When I realized that our route across the country was going to take us straight through Winslow, Arizona, I immediately made plans to have my picture taken standing on a corner. Yes, I am just that cheesy.
For anyone who isn't familiar with the phrase "standin' on a corner in Winslow, Arizona," I'll explain that The Eagles' song "Take It Easy" played approximately every five minutes on the radio during my high school years, and every 15 minutes in the 20 years after that. Its opening lines —"Well I was standin' on a corner in Winslow, Arizona/Such a fine sight to see/It's a girl, my lord, in a flatbed Ford/Slowin' down to take a look at me"—spring as easily to my mind as the national anthem. Er, more easily.
So after waking up in Flagstaff, Arizona to brilliantly sunny skies and tiny ice crystals covering the roof and trunk of my car....
...and after a mobile breakfast of Grape-Nuts poured into yogurt containers, and after listening to radio advertisements for the Meteor Crater ("Feel the impact!"), we arrived in Winslow, where I discovered I was not the first person to think of having my picture taken standin' on a corner.
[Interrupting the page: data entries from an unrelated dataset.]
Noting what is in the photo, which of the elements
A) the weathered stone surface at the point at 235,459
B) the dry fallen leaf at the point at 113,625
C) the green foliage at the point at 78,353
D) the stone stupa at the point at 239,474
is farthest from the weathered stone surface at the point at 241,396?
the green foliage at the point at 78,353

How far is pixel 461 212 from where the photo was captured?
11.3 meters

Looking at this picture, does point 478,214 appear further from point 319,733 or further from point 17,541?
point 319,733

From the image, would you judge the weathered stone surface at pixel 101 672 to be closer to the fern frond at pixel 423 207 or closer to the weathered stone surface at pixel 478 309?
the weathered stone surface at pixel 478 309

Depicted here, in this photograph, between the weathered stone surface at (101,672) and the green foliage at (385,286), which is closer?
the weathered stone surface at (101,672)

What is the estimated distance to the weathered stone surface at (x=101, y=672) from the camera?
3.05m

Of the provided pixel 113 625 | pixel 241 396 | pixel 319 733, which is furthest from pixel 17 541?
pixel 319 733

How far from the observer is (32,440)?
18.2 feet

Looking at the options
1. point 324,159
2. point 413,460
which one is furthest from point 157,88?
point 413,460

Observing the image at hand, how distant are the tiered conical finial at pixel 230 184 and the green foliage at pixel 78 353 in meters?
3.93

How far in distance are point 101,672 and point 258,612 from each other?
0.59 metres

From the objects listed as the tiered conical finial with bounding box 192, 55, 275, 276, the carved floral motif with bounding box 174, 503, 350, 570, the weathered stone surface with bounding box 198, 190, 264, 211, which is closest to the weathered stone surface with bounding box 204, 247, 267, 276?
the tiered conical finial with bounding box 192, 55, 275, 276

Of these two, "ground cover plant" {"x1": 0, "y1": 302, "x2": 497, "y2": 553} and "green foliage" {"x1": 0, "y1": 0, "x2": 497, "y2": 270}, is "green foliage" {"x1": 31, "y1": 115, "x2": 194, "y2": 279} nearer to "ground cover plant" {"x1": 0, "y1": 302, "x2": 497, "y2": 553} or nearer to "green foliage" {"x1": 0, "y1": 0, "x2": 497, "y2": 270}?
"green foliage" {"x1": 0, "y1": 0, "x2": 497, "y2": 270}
In fact, standin' on a corner in Winslow, Arizona is practically the town's biggest industry.
We stood on the northwest corner in Standin' on the Corner Park, next to a mural of a girl in a flatbed Ford and a bronze statue of...Glenn Frey?
We stood on the southwest corner, outside a gift shop that played The Eagles in constant rotation on outdoor speakers.
We watched a Japanese couple stand on the southeast corner taking pictures of the southwest corner. And we stood on the northeast corner, outside another gift shop where the owner cheerily told us to "Take it easy" as we left with "Standin' on the corner" refrigerator magnet in hand. As we headed back onto the road, a couple from Iowa arrived in a white SUV with "Take It Easy" blaring out of their car windows.
Mission more than accomplished!
The next several hours were a spectacular tour through the Southwest and Tony Hillerman country—red plateau cliffs glowing under blue skies. I kept trying to capture the landscape, but the drama refused to be corralled into an iPhone lens. This was about the best I could do:
We had lunch at the counter at Earl's Restaurant in Gallup, New Mexico, where the deliciously spicy posole brought a fine sweat to my forehead and I dipped Navajo fry bread in honey.
We passed through Albuquerque without stopping, but of course were lured into the "world-famous" Travel Center at Cline's Corners, picking up prickly pear marmalade and red chili-shaped salt and pepper shakers. (Come on, could you resist?) The sky was dark when we came out, and we spent the next hour and a half driving through the pitch black, while I exchanged text messages with The Child, who was on her own California road trip with her dad.
Me: BTW, favorite highway signage of the day: "Gusty winds may exist."
She: Truly an extraordinary revelation, and one that definitely required signage.
At 7 p.m., we turned off the highway in Tucumcari, New Mexico, and onto historic Route 66, where Elvis welcome us to the Motel Safari.
With a good mattress on our king-size bed and excellent reception on the flat-screen TV (this is the Route 66 of 2009, after all), we could finally, really take it easy.